# [Excerpted text]
START

For increasing of filtering properties of learning procedure the denominators in recurrent equation system (13) can be modified in such way

$$ \left\{ \begin{aligned} \eta^{w} (k) = \beta \eta^{w} (k - 1) + \left\| {\tilde{\psi }_{l} (\tilde{x}_{l} (k))} \right\|^{2} , \hfill \\ \eta^{c} (k) = \beta \eta^{c} (k - 1) + \left\| {\tilde{\psi }_{l}^{c} (\tilde{x}_{l} (k))} \right\|^{2} , \hfill \\ \eta^{\sigma } (k) = \beta \eta^{\sigma } (k - 1) + \left\| {\tilde{\psi }_{l}^{\sigma } (\tilde{x}_{l} (k))} \right\|^{2} , \hfill \\ \eta^{\alpha } (k) = \beta \eta^{\alpha } (k - 1) + \left\| {\tilde{\psi }_{l}^{\alpha } (\tilde{x}_{l} (k))} \right\|^{2} \hfill \\ \end{aligned} \right. $$
(14)

END

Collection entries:
START

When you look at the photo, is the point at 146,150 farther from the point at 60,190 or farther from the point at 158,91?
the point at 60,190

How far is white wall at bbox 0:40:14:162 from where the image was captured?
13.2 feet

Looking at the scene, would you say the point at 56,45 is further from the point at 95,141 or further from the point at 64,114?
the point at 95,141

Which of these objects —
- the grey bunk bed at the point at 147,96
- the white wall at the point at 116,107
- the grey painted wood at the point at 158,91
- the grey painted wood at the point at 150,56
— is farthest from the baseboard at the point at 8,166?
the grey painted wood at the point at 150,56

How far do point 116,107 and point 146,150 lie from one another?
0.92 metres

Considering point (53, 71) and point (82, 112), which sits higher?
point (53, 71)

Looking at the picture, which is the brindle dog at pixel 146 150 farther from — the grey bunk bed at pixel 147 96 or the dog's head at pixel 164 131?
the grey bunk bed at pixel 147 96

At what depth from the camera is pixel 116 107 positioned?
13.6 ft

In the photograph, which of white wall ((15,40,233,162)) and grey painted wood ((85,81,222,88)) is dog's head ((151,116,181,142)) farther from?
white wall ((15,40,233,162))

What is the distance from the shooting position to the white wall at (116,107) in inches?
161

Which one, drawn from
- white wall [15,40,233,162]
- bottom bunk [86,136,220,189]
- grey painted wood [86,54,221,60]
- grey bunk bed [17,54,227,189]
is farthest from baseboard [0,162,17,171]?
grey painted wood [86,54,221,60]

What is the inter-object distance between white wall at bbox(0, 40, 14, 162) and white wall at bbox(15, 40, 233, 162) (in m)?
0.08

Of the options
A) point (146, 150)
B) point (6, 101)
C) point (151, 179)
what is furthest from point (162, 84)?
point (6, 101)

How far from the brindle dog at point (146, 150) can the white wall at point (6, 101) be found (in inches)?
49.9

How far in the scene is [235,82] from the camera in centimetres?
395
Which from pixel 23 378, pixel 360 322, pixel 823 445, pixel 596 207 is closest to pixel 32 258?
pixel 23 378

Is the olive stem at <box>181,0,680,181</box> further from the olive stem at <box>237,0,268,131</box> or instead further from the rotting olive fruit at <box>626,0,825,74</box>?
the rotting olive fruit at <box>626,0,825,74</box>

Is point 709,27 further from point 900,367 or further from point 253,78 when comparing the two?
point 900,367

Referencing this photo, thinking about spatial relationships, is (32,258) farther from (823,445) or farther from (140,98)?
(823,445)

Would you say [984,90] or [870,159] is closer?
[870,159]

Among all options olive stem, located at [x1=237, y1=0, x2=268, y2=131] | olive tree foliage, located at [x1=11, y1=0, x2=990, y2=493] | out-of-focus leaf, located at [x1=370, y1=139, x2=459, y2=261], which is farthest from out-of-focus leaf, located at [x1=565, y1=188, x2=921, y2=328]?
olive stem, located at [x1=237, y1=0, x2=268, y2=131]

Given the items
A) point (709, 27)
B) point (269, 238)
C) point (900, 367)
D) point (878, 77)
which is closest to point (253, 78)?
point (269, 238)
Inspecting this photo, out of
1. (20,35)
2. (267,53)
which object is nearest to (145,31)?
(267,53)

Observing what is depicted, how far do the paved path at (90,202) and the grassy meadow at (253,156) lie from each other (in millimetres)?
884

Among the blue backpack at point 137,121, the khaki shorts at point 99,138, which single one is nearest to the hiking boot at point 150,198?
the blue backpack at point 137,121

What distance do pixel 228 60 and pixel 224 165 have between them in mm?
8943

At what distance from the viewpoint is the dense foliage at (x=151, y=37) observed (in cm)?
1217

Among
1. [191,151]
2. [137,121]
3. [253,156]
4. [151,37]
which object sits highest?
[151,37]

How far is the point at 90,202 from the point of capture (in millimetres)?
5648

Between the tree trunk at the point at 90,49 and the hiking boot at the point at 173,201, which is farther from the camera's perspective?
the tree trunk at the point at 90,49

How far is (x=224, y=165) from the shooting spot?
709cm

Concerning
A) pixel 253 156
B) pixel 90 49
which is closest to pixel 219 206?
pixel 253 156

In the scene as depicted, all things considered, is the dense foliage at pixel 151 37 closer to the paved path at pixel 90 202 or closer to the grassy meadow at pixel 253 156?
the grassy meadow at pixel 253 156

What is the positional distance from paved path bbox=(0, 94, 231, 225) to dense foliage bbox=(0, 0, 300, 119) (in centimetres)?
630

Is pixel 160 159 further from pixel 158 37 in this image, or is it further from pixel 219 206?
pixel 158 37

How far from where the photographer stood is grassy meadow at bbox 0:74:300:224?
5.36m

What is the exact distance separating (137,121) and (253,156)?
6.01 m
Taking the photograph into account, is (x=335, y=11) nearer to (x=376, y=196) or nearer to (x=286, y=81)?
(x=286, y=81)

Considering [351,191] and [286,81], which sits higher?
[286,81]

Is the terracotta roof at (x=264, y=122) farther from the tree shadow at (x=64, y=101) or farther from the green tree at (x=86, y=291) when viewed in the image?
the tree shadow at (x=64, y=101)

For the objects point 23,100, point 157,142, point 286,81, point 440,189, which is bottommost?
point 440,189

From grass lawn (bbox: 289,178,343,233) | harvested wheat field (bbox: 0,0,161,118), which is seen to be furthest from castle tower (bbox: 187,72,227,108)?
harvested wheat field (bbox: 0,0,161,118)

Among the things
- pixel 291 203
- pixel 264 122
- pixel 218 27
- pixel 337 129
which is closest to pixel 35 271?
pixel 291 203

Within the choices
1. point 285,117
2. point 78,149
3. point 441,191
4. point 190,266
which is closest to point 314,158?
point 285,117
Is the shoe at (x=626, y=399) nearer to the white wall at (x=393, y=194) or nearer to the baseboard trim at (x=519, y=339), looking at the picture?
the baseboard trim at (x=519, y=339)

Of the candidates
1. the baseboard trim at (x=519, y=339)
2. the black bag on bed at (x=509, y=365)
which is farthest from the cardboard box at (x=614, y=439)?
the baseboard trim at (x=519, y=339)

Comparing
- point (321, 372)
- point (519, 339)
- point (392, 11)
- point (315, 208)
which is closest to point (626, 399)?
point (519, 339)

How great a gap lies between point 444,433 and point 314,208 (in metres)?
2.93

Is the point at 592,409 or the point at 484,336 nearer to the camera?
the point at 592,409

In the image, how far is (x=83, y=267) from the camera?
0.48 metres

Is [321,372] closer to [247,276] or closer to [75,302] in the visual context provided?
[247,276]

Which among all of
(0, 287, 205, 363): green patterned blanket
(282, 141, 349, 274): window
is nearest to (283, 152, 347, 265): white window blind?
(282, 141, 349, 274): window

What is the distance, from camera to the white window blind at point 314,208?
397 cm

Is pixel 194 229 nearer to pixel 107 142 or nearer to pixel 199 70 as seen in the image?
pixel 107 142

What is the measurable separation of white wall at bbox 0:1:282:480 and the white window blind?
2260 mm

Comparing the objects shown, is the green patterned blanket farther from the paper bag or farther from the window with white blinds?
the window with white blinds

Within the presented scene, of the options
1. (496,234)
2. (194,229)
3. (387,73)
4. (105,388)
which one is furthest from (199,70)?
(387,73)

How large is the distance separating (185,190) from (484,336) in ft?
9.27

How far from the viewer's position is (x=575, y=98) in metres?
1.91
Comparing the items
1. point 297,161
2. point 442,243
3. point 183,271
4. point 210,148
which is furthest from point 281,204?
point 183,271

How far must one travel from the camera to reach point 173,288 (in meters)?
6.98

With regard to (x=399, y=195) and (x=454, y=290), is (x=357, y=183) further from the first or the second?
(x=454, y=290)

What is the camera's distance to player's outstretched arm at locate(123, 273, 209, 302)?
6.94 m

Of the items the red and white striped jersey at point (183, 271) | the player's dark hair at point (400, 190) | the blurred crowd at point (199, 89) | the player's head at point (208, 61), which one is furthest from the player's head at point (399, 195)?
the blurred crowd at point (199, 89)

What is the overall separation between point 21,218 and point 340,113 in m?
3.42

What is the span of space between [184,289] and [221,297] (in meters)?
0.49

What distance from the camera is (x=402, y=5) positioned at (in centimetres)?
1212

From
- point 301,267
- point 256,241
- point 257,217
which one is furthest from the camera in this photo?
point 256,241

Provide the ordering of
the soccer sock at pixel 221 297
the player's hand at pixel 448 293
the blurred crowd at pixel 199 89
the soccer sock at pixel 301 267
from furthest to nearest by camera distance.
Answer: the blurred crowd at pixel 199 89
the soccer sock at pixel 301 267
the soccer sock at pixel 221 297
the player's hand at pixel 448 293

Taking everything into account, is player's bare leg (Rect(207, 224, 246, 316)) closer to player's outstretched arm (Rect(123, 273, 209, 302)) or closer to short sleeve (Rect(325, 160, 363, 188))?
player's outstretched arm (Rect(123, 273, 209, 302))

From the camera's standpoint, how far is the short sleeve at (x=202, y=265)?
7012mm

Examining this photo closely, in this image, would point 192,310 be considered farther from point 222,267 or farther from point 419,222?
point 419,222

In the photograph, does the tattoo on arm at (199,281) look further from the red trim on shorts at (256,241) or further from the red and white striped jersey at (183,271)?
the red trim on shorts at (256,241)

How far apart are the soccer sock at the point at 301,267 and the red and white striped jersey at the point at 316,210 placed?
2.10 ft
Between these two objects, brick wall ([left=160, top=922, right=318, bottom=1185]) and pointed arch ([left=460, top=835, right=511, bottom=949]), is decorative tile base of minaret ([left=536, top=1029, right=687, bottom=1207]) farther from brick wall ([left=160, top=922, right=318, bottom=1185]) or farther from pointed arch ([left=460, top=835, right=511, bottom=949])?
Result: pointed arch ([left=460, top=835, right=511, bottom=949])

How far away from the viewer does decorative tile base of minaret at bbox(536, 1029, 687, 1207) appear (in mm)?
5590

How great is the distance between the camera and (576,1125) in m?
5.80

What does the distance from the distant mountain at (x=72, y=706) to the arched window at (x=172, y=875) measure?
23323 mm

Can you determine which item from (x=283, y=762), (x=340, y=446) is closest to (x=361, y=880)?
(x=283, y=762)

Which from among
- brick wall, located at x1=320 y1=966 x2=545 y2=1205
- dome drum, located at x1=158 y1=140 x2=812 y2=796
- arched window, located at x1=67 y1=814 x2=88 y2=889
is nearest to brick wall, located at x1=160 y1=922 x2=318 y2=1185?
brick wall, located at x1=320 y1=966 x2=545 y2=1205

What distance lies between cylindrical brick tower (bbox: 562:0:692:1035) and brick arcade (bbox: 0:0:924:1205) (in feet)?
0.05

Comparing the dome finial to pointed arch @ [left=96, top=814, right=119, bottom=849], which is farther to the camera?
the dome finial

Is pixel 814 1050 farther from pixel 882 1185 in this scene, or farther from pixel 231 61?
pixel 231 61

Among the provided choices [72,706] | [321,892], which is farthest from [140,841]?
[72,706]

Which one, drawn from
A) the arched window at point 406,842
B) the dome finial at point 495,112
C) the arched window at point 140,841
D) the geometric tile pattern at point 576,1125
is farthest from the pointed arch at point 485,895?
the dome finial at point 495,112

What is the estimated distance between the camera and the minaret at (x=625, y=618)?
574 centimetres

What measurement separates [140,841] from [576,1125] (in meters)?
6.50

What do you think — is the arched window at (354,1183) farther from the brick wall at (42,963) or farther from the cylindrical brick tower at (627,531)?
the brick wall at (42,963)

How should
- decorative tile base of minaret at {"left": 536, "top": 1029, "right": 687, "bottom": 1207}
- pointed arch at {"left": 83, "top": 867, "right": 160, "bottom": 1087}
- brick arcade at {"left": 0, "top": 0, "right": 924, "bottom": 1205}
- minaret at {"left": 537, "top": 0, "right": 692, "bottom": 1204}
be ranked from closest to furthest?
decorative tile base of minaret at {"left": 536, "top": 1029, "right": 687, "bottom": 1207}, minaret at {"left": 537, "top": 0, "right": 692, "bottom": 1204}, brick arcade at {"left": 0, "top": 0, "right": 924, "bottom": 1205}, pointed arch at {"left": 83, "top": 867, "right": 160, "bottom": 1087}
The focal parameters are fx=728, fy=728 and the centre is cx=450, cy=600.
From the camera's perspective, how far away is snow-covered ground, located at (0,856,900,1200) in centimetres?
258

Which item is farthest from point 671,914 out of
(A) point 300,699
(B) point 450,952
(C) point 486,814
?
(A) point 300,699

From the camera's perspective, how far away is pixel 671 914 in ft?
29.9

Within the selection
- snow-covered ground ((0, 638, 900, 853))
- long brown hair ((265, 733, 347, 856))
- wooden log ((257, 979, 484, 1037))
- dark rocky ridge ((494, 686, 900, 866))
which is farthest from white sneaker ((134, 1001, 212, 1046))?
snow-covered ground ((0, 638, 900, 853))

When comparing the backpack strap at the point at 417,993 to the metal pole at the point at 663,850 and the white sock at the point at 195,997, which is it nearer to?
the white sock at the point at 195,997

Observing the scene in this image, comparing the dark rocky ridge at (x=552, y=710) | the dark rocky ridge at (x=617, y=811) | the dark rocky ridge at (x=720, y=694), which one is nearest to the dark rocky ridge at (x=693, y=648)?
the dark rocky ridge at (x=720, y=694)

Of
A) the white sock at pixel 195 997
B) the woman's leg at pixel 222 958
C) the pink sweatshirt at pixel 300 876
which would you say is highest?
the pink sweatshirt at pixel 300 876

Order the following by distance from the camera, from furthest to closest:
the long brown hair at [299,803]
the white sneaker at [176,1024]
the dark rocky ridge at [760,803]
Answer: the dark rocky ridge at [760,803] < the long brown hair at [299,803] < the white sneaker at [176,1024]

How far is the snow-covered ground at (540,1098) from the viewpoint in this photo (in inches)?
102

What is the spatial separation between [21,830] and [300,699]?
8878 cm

END

# [Do this]
Extract the full excerpt on modifying the denominators of the learning procedure, reproducing every line and formula unchanged.

# [Complete response]
For increasing of filtering properties of learning procedure the denominators in recurrent equation system (13) can be modified in such way

$$ \left\{ \begin{aligned} \eta^{w} (k) = \beta \eta^{w} (k - 1) + \left\| {\tilde{\psi }_{l} (\tilde{x}_{l} (k))} \right\|^{2} , \hfill \\ \eta^{c} (k) = \beta \eta^{c} (k - 1) + \left\| {\tilde{\psi }_{l}^{c} (\tilde{x}_{l} (k))} \right\|^{2} , \hfill \\ \eta^{\sigma } (k) = \beta \eta^{\sigma } (k - 1) + \left\| {\tilde{\psi }_{l}^{\sigma } (\tilde{x}_{l} (k))} \right\|^{2} , \hfill \\ \eta^{\alpha } (k) = \beta \eta^{\alpha } (k - 1) + \left\| {\tilde{\psi }_{l}^{\alpha } (\tilde{x}_{l} (k))} \right\|^{2} \hfill \\ \end{aligned} \right. $$
(14)